◆ WHAT TO DO: Would you restate the entries below word for word, starting at the first line and ending with the one that has "The Great Depression"?

------

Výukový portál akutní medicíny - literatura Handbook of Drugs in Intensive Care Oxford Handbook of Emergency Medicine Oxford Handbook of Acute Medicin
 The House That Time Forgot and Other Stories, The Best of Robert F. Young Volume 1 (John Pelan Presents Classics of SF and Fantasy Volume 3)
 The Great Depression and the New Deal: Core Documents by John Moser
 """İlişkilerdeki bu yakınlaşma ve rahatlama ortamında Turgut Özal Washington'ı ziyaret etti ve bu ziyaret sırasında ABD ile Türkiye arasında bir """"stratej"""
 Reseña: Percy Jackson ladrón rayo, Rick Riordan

------

◆ EXPECTED ANSWER:
Výukový portál akutní medicíny - literatura Handbook of Drugs in Intensive Care Oxford Handbook of Emergency Medicine Oxford Handbook of Acute Medicin
 The House That Time Forgot and Other Stories, The Best of Robert F. Young Volume 1 (John Pelan Presents Classics of SF and Fantasy Volume 3)
 The Great Depression and the New Deal: Core Documents by John Moser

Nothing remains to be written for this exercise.